• [Your instructions] Word for word, copy out the data below, omitting pictures.

BEGIN Records for this exercise

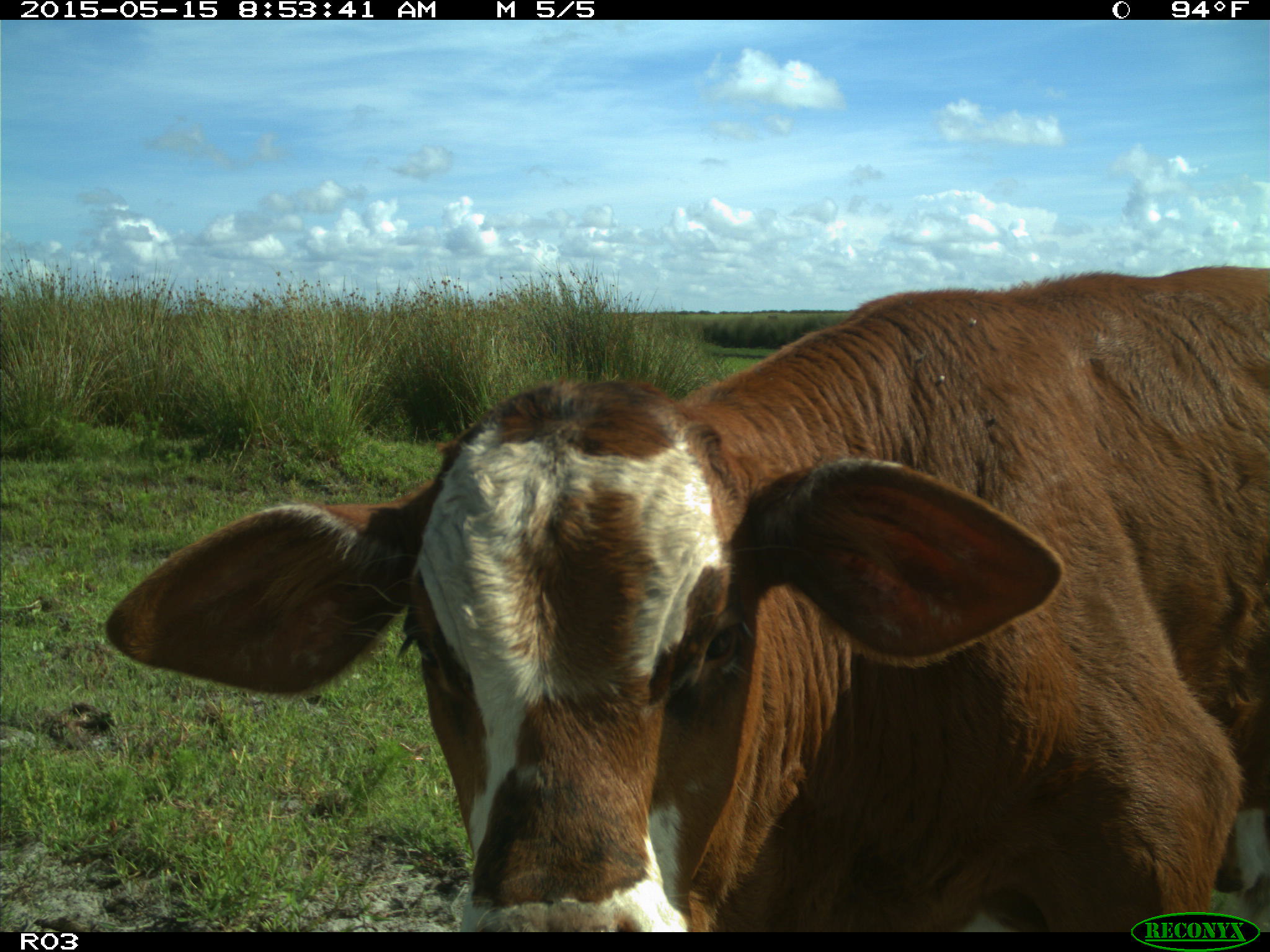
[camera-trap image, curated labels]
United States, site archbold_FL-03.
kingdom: Animalia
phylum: Chordata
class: Mammalia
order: Artiodactyla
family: Bovidae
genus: Bos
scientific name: Bos taurus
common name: domestic cow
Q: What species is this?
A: Bos taurus (domestic cow).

END Records for this exercise

• [Result for this exercise]
[camera-trap image, curated labels]
United States, site archbold_FL-03.
kingdom: Animalia
phylum: Chordata
class: Mammalia
order: Artiodactyla
family: Bovidae
genus: Bos
scientific name: Bos taurus
common name: domestic cow
Q: What species is this?
A: Bos taurus (domestic cow).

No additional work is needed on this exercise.